• **SUPPLIED PASSAGE**:

= = =

From: CDJ 
Date: Fri, 22 Nov 1996 10:05:58 -0500
Organization: University of Pittsburgh


On 22 Nov 1996, Anders N Weinstein wrote:

> I don't see that Godel's theorem says we can _see_ the godel sentence G to
> be true.

G's theorem doesn't say a damn thing about our seeing abilities.

> In broad terms, one might say this is a purely syntactic (proof-theoretic) 
> result. 

G's proof was certainly proof-theoretic. But there are numerous ways to
get to the incompleteness result, many of which make heavy use of Tarski.
See, among other things, Boolos and Jeffrey. Smullyan's Incompleteness
book is good too.

> >Its also important to understand that Godel's theorem (and the above simple
> >English statement of that theorem) is all but universally regarded as 
> >valid or "true" by mathematicians:

This person keeps wishy-washing between G's theorem, and G's godel
sentence (i.e., the godel sentence G came up with).

= = =

• **DATA SHOWN**:
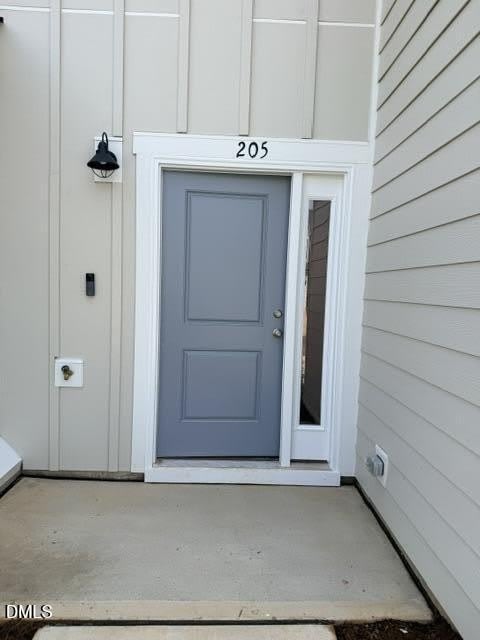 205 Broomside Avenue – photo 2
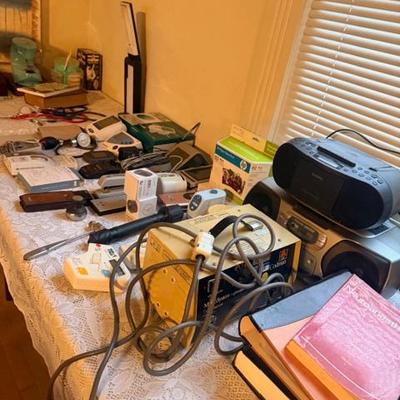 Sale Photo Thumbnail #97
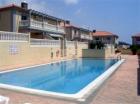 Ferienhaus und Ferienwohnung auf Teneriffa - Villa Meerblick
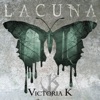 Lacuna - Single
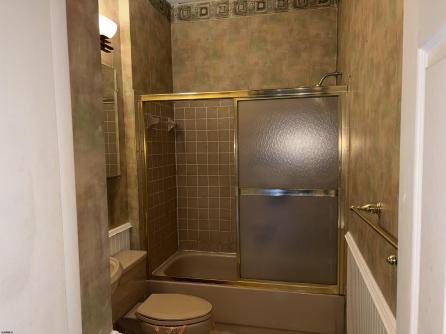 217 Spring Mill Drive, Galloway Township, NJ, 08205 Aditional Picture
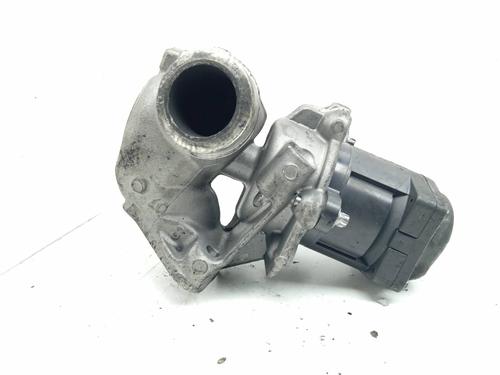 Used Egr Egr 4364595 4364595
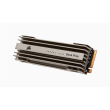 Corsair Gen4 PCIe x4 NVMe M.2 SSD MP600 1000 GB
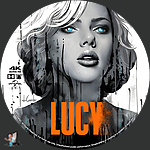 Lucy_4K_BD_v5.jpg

= = =

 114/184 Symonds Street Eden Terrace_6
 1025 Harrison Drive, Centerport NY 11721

= = =

• **WORK INSTRUCTION A**: Could you transcribe the image entries that open with the line containing "205 Broomside Avenue – photo 2" and close with the line containing "Lucy_4K_BD_v5.jpg", including both of those lines and leaving the pictures out?
• **WORK INSTRUCTION B**: Can you pick up the post on Godel's theorem from where it stops and keep it going?

• **TASK OUTPUT A**:
 205 Broomside Avenue – photo 2
 Sale Photo Thumbnail #97
 Ferienhaus und Ferienwohnung auf Teneriffa - Villa Meerblick
 Lacuna - Single
 217 Spring Mill Drive, Galloway Township, NJ, 08205 Aditional Picture
 Used Egr Egr 4364595 4364595
 Corsair Gen4 PCIe x4 NVMe M.2 SSD MP600 1000 GB
 Lucy_4K_BD_v5.jpg

• **TASK OUTPUT B**:
> I think it is correct that almost no mathematician questions the
> soundness of Godel's proof (actually, Wittgenstein once expressed some
> doubts). Indeed all three of the above are representable and provable
> in PM itself (which led to Godel's second incompleteness theorem).

Exactly, G's proof is as unreproachable as any.
 
> But I don't see how Godel's argument could be said to have
> established the consequent G itself nor how we could be said to _see_
> its truth. That is a very different matter than the truth of Godel's
> theorem (the conditional).

Essentially, some people like to sneakily assume that arithmetic is in
fact consistent... (can't you just see! a little addition, a little
multiplication, where's the harm in _that_?)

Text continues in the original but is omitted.